A final area of cognitive psychology that has been important to the field of education is that of metacognitive research. The leading individuals in this area are Ann Brown, Judith Flavel, Gordon Alley, and Don Deshler. These individuals have focused their work on how we organize information, know when, what, and how to remember, and monitor our cognitive activity. In essence, their research has involved understanding the deliberate conscious control of our individual cognitive actions. Flavel and Brown conducted much of the initial basic research in metacognition, seeking to build a theoretical and philosophical basis for the phenomenon. Alley and Deshler built on the work of Brown and Flavel to develop the learning strategies approach to instruction and provide teachers with the instructional means to help students understand and apply content flexibly in a variety of situations. This area of cognitive psychology is currently impacting the education of students with learning disabilities and students at risk for academic failure in significant ways.

Psychometry and psychological testing are those areas of psychology, aptitude, ability, and the probability that a given individual can benefit from a specific curriculum, program, or placement. The measurement of intelligence, academic achievement, specific abilities, and attitudes is of prime importance. Given this fact, psychometry and psychological testing have a direct impact on both social and educational policy. Important individuals in the field of psychometry and psychological testing include Alfred Binet, Louis Terman, Louis Thurstone, Robert Thorndike, David Wechsler, Jerome Sattler, Raymond Cattell, Charles Spearman, and Alfred Jensen.

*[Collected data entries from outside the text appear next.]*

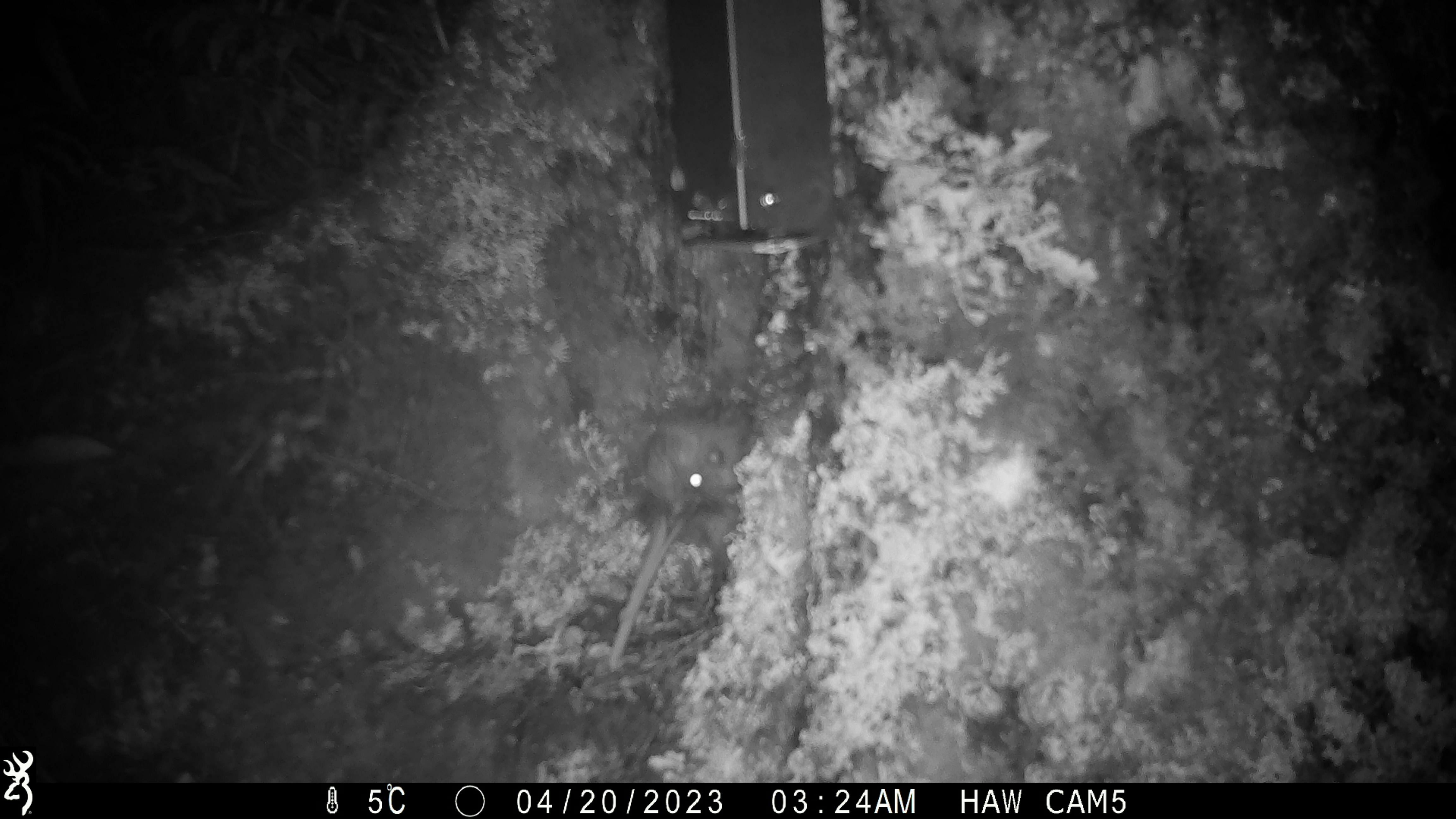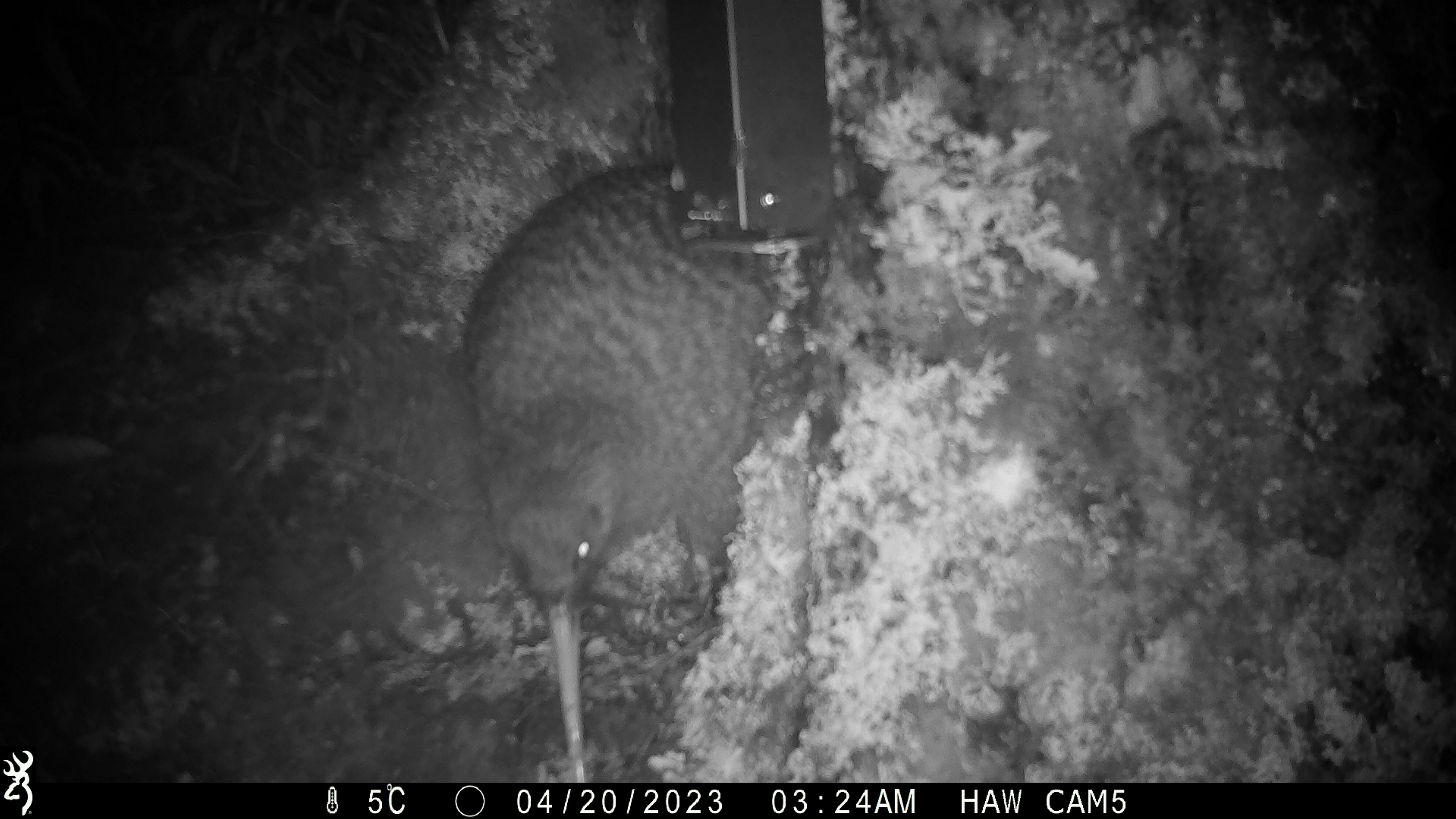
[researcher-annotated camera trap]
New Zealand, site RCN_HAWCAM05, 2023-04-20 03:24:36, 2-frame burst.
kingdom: Animalia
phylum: Chordata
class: Aves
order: Apterygiformes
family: Apterygidae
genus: Apteryx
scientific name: Apteryx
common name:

Psychological testing and psychometry involve the development, refinement, and validation of instruments to measure human attributes, achievement, and abilities. In its purest sense, this area of psychology is focused on determining the soundness of assessment instruments. At the heart of psychometry and psychological testing is the notion that all measurement is imperfect. That is, all test scores contain some degree of error, whether systematic, nonsystematic, or both. This error compromises the integrity of scores and reduces the precision with which absolute or relative judgments concerning the scores can be rendered. In essence, the primary goal of psychologists operating in this field is to minimize error so that more accurate judgments can be made. Improving the internal consistency of instruments (reliability) and the soundness of the instruments’ procedures/items (validity) allows for greater relevance, predictive accuracy, precision of measurement, and degree of response element interface.

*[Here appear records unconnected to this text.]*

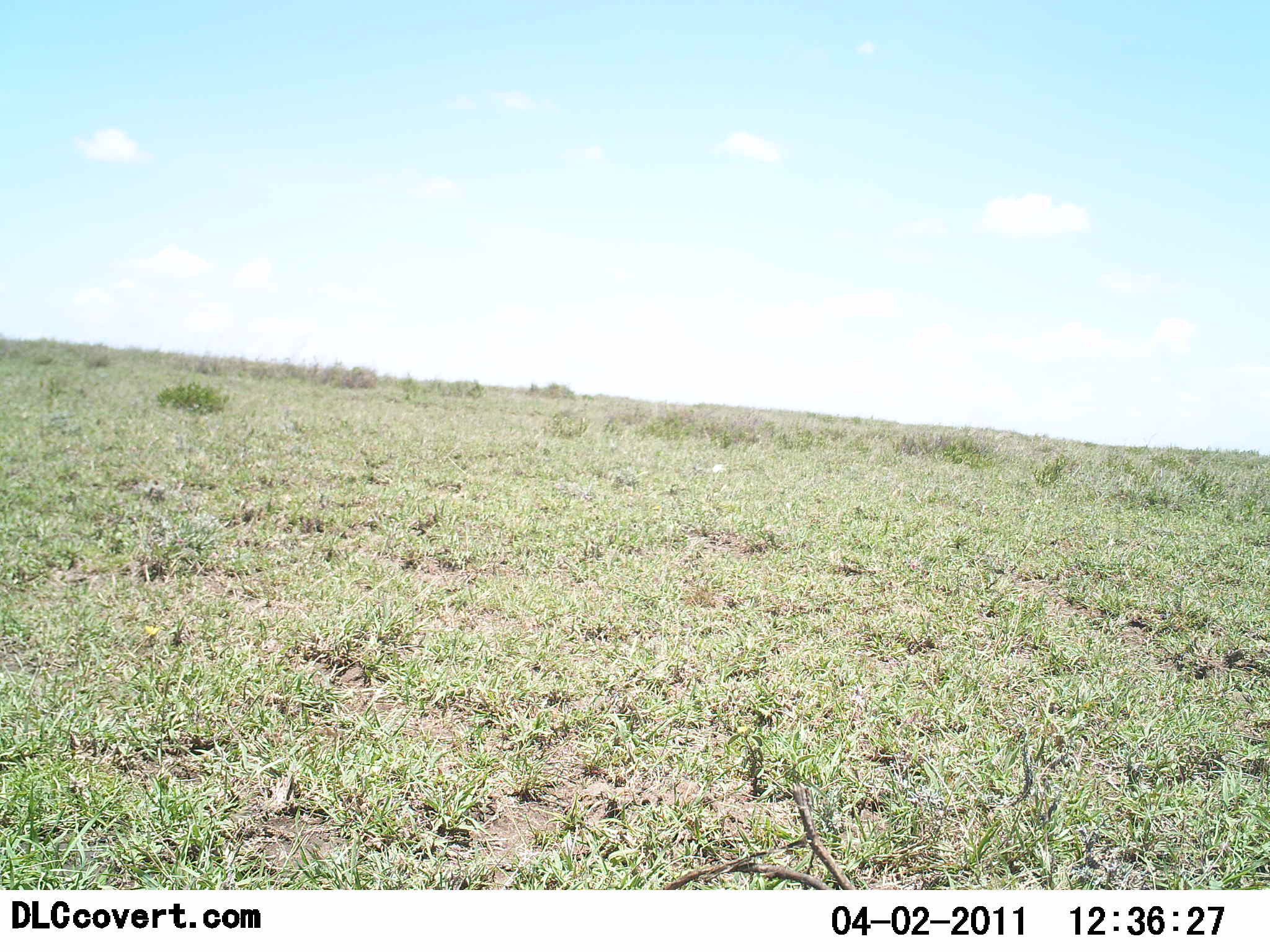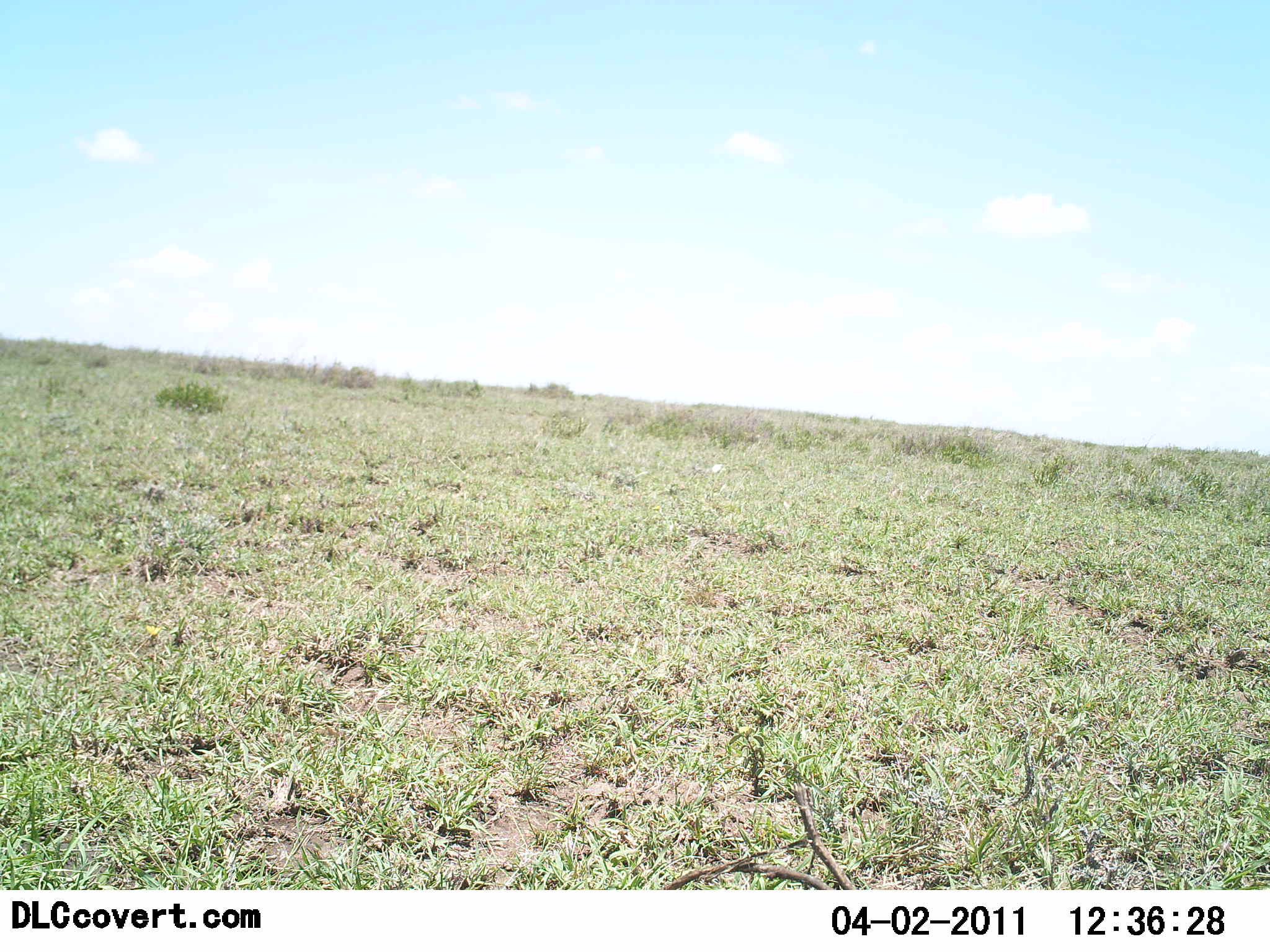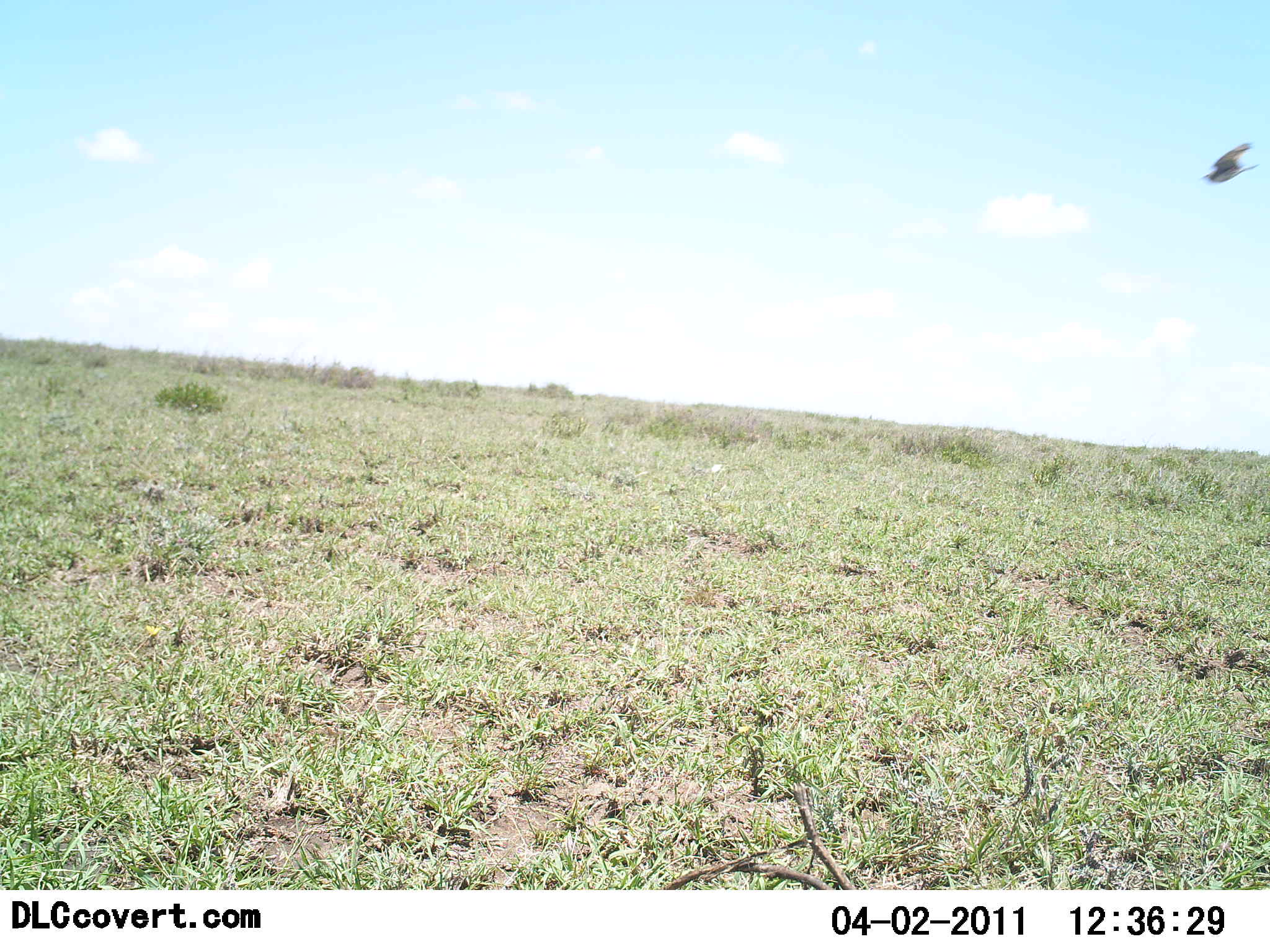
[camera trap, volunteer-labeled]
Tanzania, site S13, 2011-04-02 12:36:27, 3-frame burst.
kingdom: Animalia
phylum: Chordata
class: Aves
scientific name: Aves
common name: bird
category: otherbird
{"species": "otherbird (bird) (Aves)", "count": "1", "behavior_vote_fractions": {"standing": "0%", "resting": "0%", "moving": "100%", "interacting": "0%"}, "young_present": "0%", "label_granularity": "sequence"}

Accurate measurement of academic progress has become the holy grail of public education. Both state and federal government agencies have focused a significant amount of attention and resources on student progress and the accurate measurement thereof. In addition, the use of such measurement has been extended beyond the realm of student progress into the efficacy of teaching, administration/leadership, and school district culture.

While academic achievement has been a major feature of psychological testing and psychometry, the most controversial feature has been the measurement of intelligence. This is due to the social implications of intelligence and intelligence testing to policy, cultural, and racial issues. Concepts such as general intelligence, fluid and crystalline intelligence, and multiple intelligences have all been proposed to explain and delineate the variation in human intellectual abilities. Furthermore, the ongoing nature/nurture debate among psychologists and its relationship to the genetic (and racial) basis of intelligence has impacted psychometry and psychological testing in relation to schools and schooling.

The various areas and disciplines of psychology have provided a plethora of philosophies, policies, procedures, and practices to those involved in educational settings.

Virtually all aspects of the field of education have been affected by psychology and psychological research. The study of the physical, affective, and cognitive aspects of our behavior will continue to have direct application to continued work in the schools.